Short web captions:
▬▬▬▬▬▬▬▬▬▬

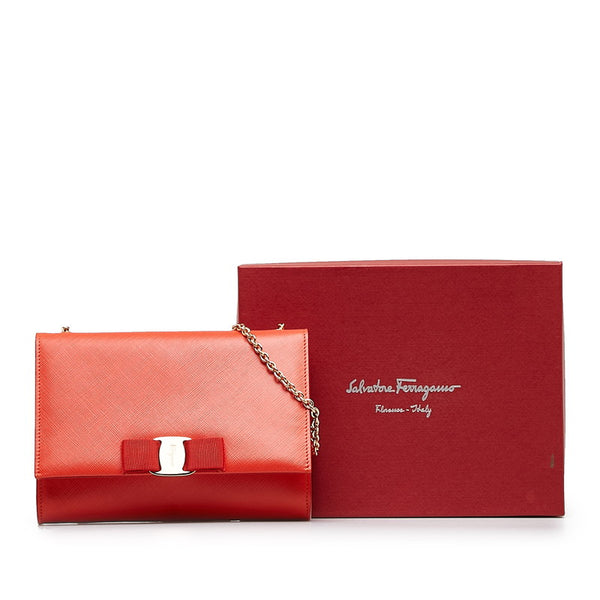 サルヴァトーレフェラガモ ヴァラリボン チェーンショルダーバッグ AU-22 B558 レッド レザー レディース Salvatore Ferragamo 【中古】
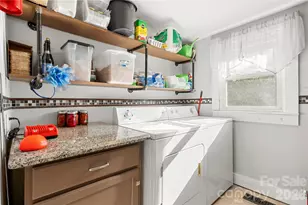 208 Pond St, Mooresville, NC 28115 - Photo 18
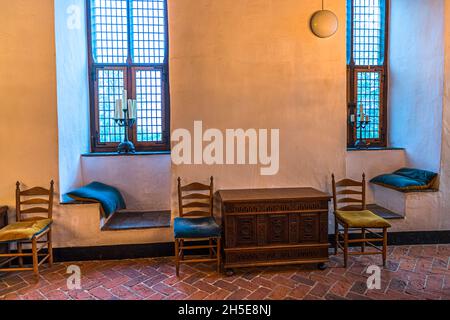 Panchine da finestra nel vero senso della parola. Il Castello di Doorwerth ospita tre musei. Doorwerth, Paesi Bassi Foto Stock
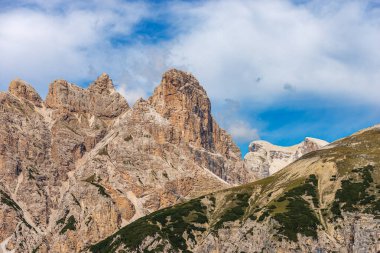Tre Cime di Lavaredo, Monte Rudo veya Rautkofel, Croda dei Rondoi veya Schwalbenkofel ve Cima Piatta Alta 'nın önündeki dağ zirveleri. Trentino-Alto Adige, İtalya, Avrupa. 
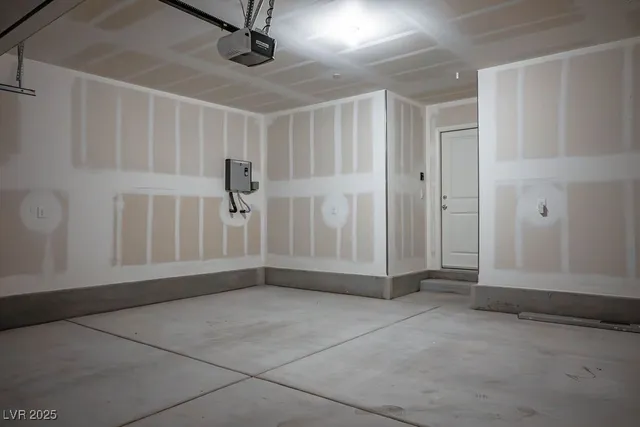 $1,850 | 6184 Hibiscus Gdn Street, North Las Vegas, NV 89081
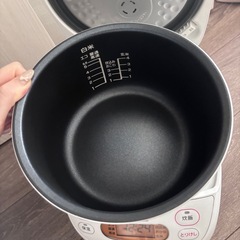 ヤマダセレクト炊飯器の画像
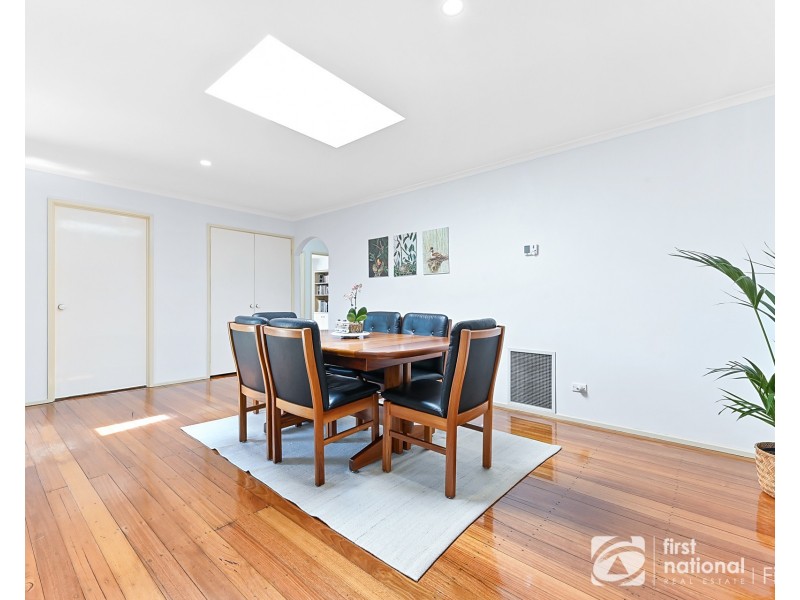 43 James Cook Drive, Cranbourne VIC 3977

▬▬▬▬▬▬▬▬▬▬

**REQUIRED ACTION**. Copy out every caption from the records above word for word, leaving out the pictures.

**TASK ANSWER**.
 サルヴァトーレフェラガモ ヴァラリボン チェーンショルダーバッグ AU-22 B558 レッド レザー レディース Salvatore Ferragamo 【中古】
 208 Pond St, Mooresville, NC 28115 - Photo 18
 Panchine da finestra nel vero senso della parola. Il Castello di Doorwerth ospita tre musei. Doorwerth, Paesi Bassi Foto Stock
Tre Cime di Lavaredo, Monte Rudo veya Rautkofel, Croda dei Rondoi veya Schwalbenkofel ve Cima Piatta Alta 'nın önündeki dağ zirveleri. Trentino-Alto Adige, İtalya, Avrupa. 
 $1,850 | 6184 Hibiscus Gdn Street, North Las Vegas, NV 89081
 ヤマダセレクト炊飯器の画像
 43 James Cook Drive, Cranbourne VIC 3977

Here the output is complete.